═════ Testo

Gli interessi dei potenti della terra si concentrano sulla regione del Mar nero, importante corridoio di transito nel mercato globale dell'energia

30/11/2007 -  Anonymous User

Di Fyodor Lukyanov*, per Transitions Online, 7 novembre 2007 (titolo originale: "Bridging Troubled Waters").
Traduzione per Osservatorio sui Balcani: Nicola Filizola

I potenti della terra hanno interessi convergenti nella regione del Mar Nero. Ed hanno molto di più da guadagnare dalla cooperazione che dal conflitto.

Il ventunesimo secolo sarà molto probabilmente caratterizzato da una intensa competizione e confronto tra le grandi potenze e la sicurezza energetica sta sempre più determinando le loro prospettive di sviluppo, oltre che rafforzando l'orgoglio nazionale.

La grande regione del Mar Nero sta emergendo come una delle aree chiave in questo nuova arena di conflitto. Al confine con il Mar Caspio, è una importante fonte di petrolio e gas, anche in ottica futura. La regione è un importante corridoio di transito che ha la potenzialità di poter fungere da collegamento tra l'area centro asiatica, ricca di risorse, e il mercato globale dell'energia.

══════════
═════ Dati forniti

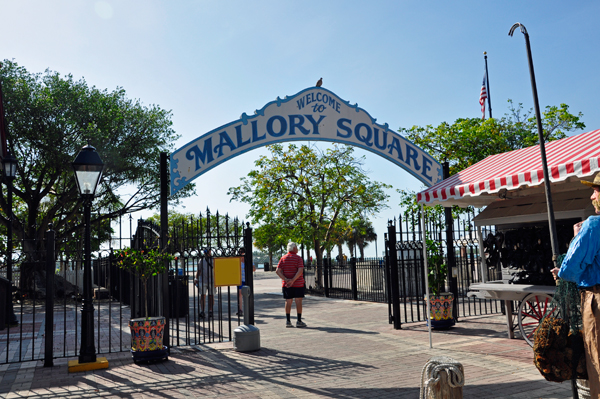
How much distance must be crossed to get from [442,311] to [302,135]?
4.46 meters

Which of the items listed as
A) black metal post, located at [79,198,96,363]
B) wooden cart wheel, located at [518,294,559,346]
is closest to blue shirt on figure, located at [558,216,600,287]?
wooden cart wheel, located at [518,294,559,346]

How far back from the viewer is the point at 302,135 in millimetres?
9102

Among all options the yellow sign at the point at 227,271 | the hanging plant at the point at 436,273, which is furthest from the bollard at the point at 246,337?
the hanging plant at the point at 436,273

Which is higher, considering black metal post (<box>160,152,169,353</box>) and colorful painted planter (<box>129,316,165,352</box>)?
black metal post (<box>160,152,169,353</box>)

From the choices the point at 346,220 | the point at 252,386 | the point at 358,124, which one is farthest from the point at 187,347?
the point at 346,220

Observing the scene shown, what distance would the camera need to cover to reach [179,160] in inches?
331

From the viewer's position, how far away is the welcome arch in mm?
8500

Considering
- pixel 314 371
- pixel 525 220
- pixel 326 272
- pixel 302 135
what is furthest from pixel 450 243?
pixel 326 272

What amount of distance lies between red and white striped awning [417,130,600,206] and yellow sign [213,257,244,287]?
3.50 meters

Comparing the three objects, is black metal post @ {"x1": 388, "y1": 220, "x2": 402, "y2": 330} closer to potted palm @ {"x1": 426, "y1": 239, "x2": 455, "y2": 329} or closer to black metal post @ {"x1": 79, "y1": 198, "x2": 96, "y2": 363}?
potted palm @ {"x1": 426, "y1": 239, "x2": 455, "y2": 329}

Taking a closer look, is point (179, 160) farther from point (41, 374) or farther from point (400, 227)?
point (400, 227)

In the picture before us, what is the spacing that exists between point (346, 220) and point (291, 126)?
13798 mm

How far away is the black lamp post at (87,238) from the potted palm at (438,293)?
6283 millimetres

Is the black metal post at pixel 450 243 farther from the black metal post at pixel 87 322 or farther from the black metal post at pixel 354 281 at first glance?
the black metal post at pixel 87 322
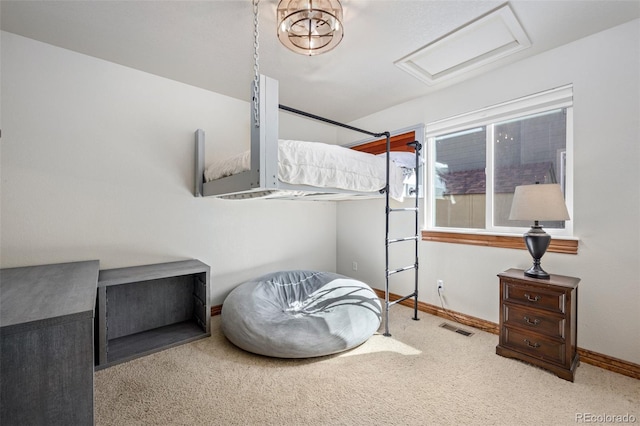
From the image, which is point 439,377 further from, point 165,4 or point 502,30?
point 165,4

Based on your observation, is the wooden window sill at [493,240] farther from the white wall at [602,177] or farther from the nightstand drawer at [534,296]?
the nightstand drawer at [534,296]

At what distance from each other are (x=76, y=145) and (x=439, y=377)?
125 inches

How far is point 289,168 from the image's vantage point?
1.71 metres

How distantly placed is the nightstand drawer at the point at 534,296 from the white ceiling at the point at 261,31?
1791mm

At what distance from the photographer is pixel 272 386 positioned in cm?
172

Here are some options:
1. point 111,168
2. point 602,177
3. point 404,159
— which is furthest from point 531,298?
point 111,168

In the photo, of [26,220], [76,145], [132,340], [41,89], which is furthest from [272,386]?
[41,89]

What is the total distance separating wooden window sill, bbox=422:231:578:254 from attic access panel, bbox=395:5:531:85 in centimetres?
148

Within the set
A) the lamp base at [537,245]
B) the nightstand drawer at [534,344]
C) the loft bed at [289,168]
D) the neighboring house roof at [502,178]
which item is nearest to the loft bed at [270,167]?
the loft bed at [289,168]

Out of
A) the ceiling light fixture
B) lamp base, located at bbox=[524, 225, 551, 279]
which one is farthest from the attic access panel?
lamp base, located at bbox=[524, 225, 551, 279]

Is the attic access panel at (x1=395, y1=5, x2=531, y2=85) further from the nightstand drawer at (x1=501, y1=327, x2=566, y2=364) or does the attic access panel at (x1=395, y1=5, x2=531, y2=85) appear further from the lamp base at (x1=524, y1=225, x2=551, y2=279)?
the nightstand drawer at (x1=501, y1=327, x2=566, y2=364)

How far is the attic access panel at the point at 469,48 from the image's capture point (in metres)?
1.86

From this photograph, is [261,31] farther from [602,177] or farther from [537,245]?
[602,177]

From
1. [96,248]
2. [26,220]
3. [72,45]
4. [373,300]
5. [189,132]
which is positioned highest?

══════════

:: Problemi e compiti ::
**A.** Nel testo, con quale mare confina la grande regione del Mar Nero?
**B.** Trascrivi parola per parola, dai dati forniti, il tratto che va dalla riga contenente "Taking a closer" fino alla riga contenente "6283 millimetres", entrambe incluse.

:: Risposte agli esercizi ::
**A.** Con il Mar Caspio.

**B.**
Taking a closer look, is point (179, 160) farther from point (41, 374) or farther from point (400, 227)?
point (400, 227)

In the picture before us, what is the spacing that exists between point (346, 220) and point (291, 126)?
13798 mm

How far away is the black lamp post at (87,238) from the potted palm at (438,293)?
6283 millimetres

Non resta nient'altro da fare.